The diagnosis and treatment of endometriosis and its significance with regards to reproductive function, has undergone a major transformation in recent years and care pathways are more established and better understood than ever before. Surgical treatment has now largely replaced medical treatment for this condition, although occasionally, a course of pre-operative medication is recommended.
Endometriosis is classified according to the classification system devised by the ASRM. Stage 1 and 2 disease is where there are small deposits of endometriosis on the peritoneal surface or the ovaries, without any anatomical distortion. Stage 3 and 4 represent more advanced disease, where there are adhesions between the pelvic organs and very often the disease has progressed to the stage where there is an endometriotic cyst in one or both ovaries.
Stage 1 (minimal) and Stage 2 (mild) endometriosis is treated using laparoscopic surgical techniques. The areas of endometriosis can either be destroyed by ablative techniques or excised. My preference is to use ablative techniques and of the modalities available, my preference is to use the helica thermocoagulator. The helica has now largely replaced laser techniques for early stage endometriosis. I have been using it for many years and have been impressed by the results, both in terms of pain relief and pregnancy. If there is any concern about the possibility of post-operative adhesion formation, I instill a litre of Adept. This fluid keeps the tissues apart for a few days post-operatively. It can make the woman feel a little uncomfortable and occasionally small amounts of the fluid can leak out through the laparoscopy incisions.

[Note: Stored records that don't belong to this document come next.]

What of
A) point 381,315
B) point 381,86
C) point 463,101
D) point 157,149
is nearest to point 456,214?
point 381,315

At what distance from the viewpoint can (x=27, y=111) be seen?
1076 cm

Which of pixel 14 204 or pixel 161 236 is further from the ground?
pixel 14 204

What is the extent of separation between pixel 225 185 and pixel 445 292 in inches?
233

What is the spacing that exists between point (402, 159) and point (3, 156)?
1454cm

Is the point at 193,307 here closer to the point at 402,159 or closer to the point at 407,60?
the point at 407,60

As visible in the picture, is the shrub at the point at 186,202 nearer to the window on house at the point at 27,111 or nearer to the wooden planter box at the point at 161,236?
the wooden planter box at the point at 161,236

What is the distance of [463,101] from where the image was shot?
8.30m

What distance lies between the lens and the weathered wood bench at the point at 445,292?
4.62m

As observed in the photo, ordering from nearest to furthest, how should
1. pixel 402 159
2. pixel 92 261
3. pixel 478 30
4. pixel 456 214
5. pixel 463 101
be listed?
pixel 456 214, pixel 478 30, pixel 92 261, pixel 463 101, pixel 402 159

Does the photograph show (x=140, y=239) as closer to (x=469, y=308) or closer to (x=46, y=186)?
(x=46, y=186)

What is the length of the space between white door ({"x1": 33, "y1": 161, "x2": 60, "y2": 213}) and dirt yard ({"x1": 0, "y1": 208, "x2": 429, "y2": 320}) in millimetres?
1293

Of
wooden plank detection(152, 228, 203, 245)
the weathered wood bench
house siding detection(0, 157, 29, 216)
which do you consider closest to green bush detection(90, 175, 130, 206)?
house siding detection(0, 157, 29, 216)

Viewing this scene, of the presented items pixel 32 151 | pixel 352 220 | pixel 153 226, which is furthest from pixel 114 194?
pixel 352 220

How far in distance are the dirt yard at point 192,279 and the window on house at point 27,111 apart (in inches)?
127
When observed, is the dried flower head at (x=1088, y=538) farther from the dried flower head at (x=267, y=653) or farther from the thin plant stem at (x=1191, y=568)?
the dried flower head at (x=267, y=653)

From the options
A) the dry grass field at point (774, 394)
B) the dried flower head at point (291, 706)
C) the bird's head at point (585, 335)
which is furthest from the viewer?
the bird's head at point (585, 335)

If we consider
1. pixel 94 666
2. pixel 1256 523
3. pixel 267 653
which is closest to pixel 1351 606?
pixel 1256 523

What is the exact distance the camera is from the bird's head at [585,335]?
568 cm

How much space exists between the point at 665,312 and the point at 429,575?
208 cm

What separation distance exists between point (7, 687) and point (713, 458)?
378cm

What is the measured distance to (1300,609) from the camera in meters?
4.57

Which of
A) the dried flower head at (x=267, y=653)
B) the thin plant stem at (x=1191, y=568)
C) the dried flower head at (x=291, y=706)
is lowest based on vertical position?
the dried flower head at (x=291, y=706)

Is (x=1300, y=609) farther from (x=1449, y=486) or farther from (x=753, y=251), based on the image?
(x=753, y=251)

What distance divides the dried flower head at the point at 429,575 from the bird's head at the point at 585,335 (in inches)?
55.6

Stage3 (moderate) and Stage 4 (severe) endometriosis can also be treated by laparoscopic surgery, but occasionally a laparotomy (cutting operation) will be required. For patients with more advanced disease, I usually recommend a course of pre-medical treatment with a treatment course of gonadatrophin releasing hormone analogues injections.
The operative techniques I use for endometriosis are ablation of peritoneal disease using the helica thermocoagulator and divisions of adhesions using the helica thermocoagulator, bipolar diathermy and occasionally the harmonic scalpel. The approach I use for endometriotic cysts is to first of all open the cyst out using the harmonic scalpel; aspirate the cyst contents and wash out the cyst; and then remove the cyst wall using bipolar diathermy. If the cyst wall cannot be removed in this way, I will treat it with the helica thermocoagulator. The ovary can then be repaired using normal suturing techniques if a laparotomy is performed or, if the operation is performed laparoscopically, using intracorporial suturing. To prevent post-operative adhesions formation I use Adept fluid for laparoscopic surgery and for laparotomy, a material called Interceed. I have been using Interceed since its introduction in the early 1990’s and have found it to be effective.
I developed a keen interest in the treatment of endometriosis over a long period of time. I am a member of the British Society of Gynaecological Endoscopists (BSGE) and am one of a group of consultants who have established an endometriosis centre in Croydon, recognised by the BSGE. I am also a member of the Society of Reproductive Surgeons (SRS) whose members include leading experts in the United States.